CPPS also causes urinary symptoms, pain in the prostate, bladder, or outside the pelvis and abdomen, muscle tenderness/spasm, neurological problems, and irritable bowel syndrome. And like other chronic pain conditions, CPPS can affect emotional and mental health, leading to stress, depression, and, in some cases, social isolation.
Multimodal Treatment for CPPS
Given the wide array of symptoms and complications that CPPS causes, doctors must employ an equally broad range of treatments that differ from patient to patient. While one man may experience only urinary symptoms or prostate pain, another might contend with chronic neuromuscular pain outside the pelvis that won’t respond to treatment aimed solely at the prostate.
The multimodal treatment strategy for CPPS includes a variety of medications to address urinary symptoms and bladder problems; quercetin (an antioxidant) and bee pollen to reduce inflammation and pain localized to the prostate; and neuroleptic drugs—amitriptyline, nortriptyline (Pamelor), and pregabalin (Lyrica) are examples—to treat chronic fatigue and pain outside the pelvis and abdomen. If you have tenderness and tightness in the pelvic floor muscles, your doctor may refer you for pelvic floor physical therapy from a trained therapist.

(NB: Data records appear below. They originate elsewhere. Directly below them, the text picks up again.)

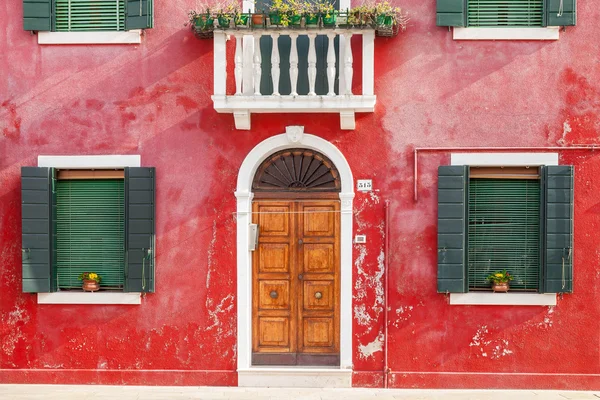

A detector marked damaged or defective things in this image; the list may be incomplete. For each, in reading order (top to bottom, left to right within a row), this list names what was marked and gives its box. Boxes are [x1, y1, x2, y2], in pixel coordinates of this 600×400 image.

peeling paint patch [356, 332, 384, 360]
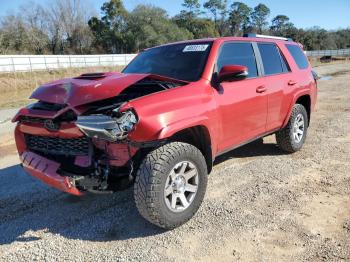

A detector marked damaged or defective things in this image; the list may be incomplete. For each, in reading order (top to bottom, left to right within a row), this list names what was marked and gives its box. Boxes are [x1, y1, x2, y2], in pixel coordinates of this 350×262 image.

crumpled front hood [30, 72, 154, 107]
damaged front end [13, 72, 183, 195]
broken headlight [76, 109, 138, 141]
detached bumper piece [21, 150, 82, 195]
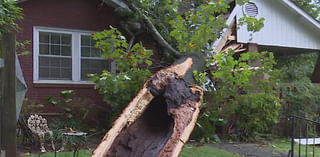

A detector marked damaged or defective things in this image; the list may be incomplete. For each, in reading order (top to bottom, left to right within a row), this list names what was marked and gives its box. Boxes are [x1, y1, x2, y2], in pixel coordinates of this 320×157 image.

jagged broken wood [92, 58, 202, 157]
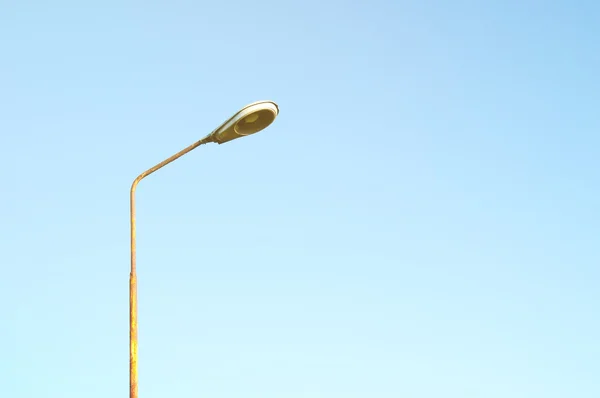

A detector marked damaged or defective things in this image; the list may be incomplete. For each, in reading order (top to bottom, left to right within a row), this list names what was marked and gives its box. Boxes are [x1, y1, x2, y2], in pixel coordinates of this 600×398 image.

rusty pole [130, 136, 214, 398]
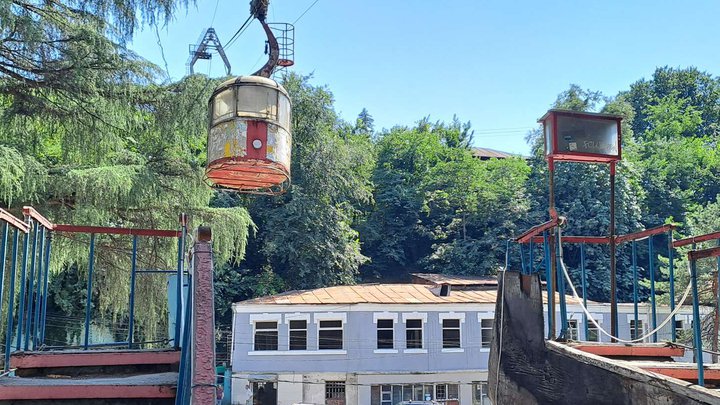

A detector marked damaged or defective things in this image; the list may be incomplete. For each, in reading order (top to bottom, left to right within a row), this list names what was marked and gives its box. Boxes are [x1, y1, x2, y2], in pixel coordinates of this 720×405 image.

rusty cable car cabin [204, 76, 292, 195]
rusty corrugated roof [239, 282, 584, 304]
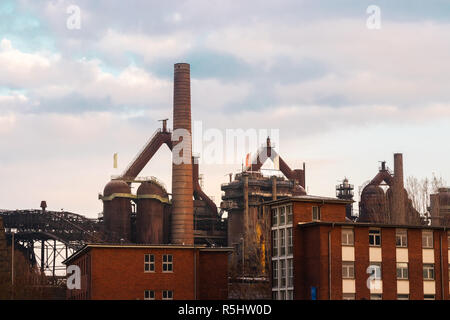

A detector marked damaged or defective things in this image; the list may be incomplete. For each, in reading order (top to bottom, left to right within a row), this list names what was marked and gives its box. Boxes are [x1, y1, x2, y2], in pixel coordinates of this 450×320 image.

rusty steel structure [98, 63, 225, 248]
rusty steel structure [356, 153, 424, 225]
rusty steel structure [0, 205, 102, 278]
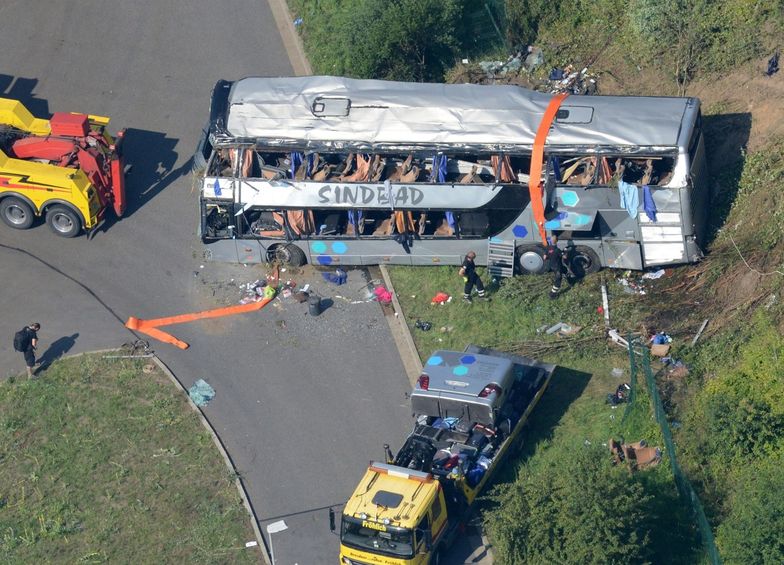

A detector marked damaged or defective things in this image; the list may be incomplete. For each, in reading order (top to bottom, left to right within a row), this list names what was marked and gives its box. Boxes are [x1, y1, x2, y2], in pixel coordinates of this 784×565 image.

crushed bus body [0, 98, 125, 237]
damaged bus [193, 75, 708, 276]
crushed bus body [196, 76, 712, 274]
crushed bus body [334, 346, 556, 560]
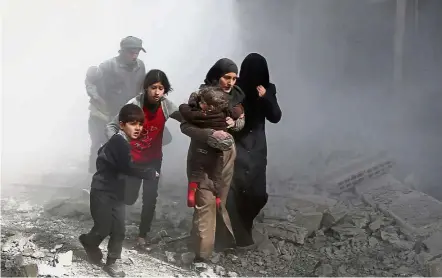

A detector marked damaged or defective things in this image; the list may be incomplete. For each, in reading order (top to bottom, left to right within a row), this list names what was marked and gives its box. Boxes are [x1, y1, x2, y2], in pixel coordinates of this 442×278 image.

broken concrete block [258, 223, 308, 244]
broken concrete block [288, 212, 322, 236]
broken concrete block [322, 203, 348, 229]
broken concrete block [332, 223, 366, 240]
broken concrete block [424, 231, 442, 258]
broken concrete block [57, 250, 73, 268]
broken concrete block [426, 258, 442, 276]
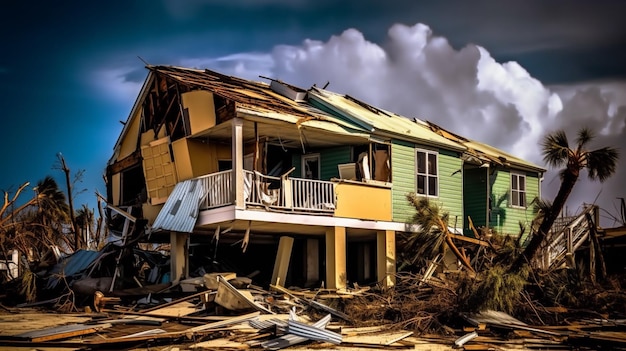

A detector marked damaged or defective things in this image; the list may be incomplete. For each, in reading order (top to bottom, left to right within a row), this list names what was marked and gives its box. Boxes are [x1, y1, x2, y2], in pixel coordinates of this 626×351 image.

damaged house [105, 66, 544, 292]
broken window [416, 149, 436, 197]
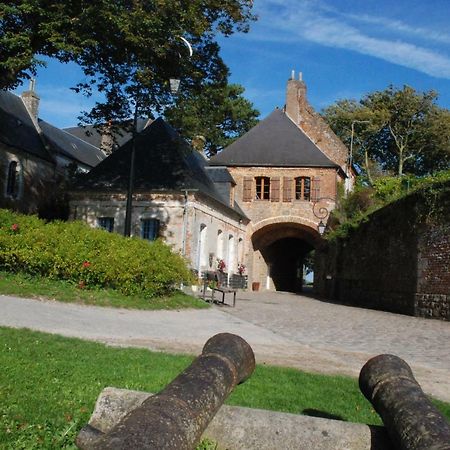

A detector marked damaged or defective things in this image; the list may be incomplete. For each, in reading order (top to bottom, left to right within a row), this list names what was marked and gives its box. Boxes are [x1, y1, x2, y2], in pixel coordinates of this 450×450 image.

rusty cannon barrel [75, 332, 255, 448]
rusty cannon barrel [358, 354, 450, 448]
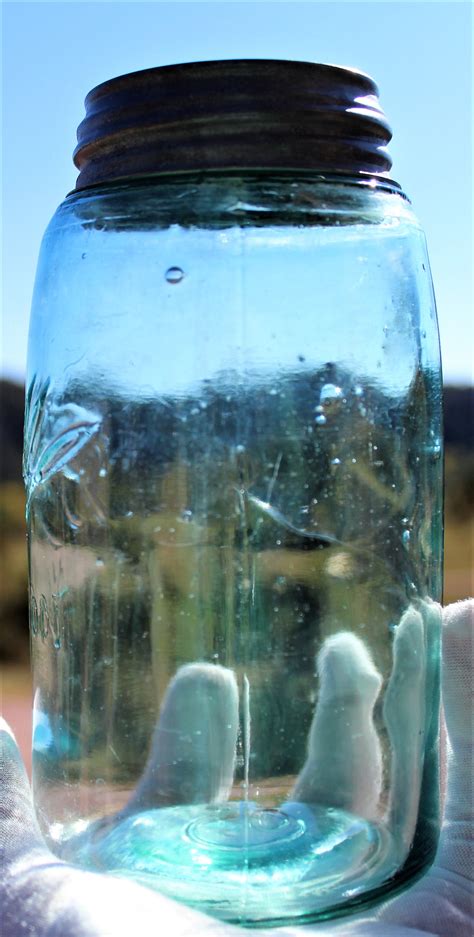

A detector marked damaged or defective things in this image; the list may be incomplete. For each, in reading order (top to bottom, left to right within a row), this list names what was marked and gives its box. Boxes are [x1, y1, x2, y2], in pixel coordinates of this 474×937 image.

rusty lid surface [73, 59, 392, 190]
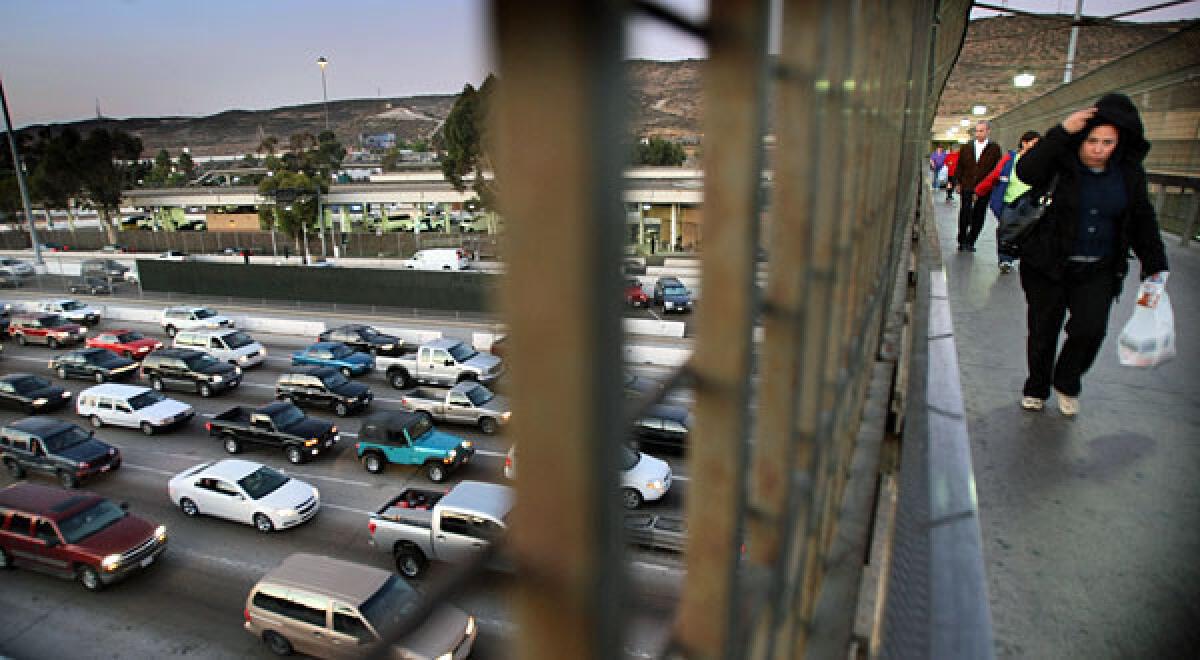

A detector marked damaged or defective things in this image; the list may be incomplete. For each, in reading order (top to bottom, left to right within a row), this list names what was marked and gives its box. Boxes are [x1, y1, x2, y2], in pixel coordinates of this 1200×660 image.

rusty metal pillar [489, 2, 628, 657]
rusty metal pillar [672, 0, 772, 657]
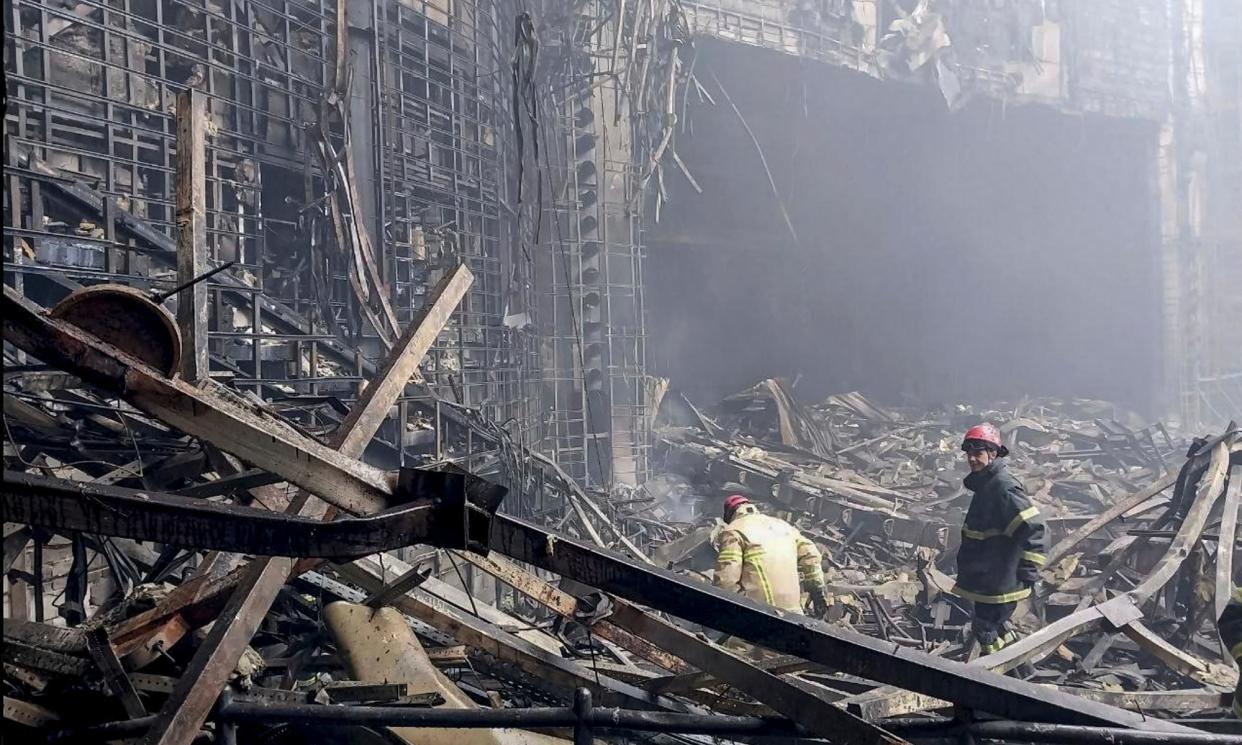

Also, to counter prostatitis fatigue, Dr. Nickel advises men to work with their physicians to follow a healthy, bladder-friendly diet, which limits spicy foods, alcohol, caffeine, and other bothersome foods and beverages listed by the Interstitial Cystitis Association. He also recommends psychotherapy, such as cognitive behavioral therapy, to help men manage anxiety, reduce stress, and avoid ruminating about their CPPS.
“Treatment of a single symptom has been shown not to be effective in a majority of patients,” Dr. Nickel says. “All domains of a patient’s CPPS experience must be addressed for overall improvement.
“From both the physician’s and patient’s perspective, the goal of therapy for CPPS is not necessarily cure,” he continues. “Rather, it’s amelioration of symptoms and improvement in activities and quality of life.”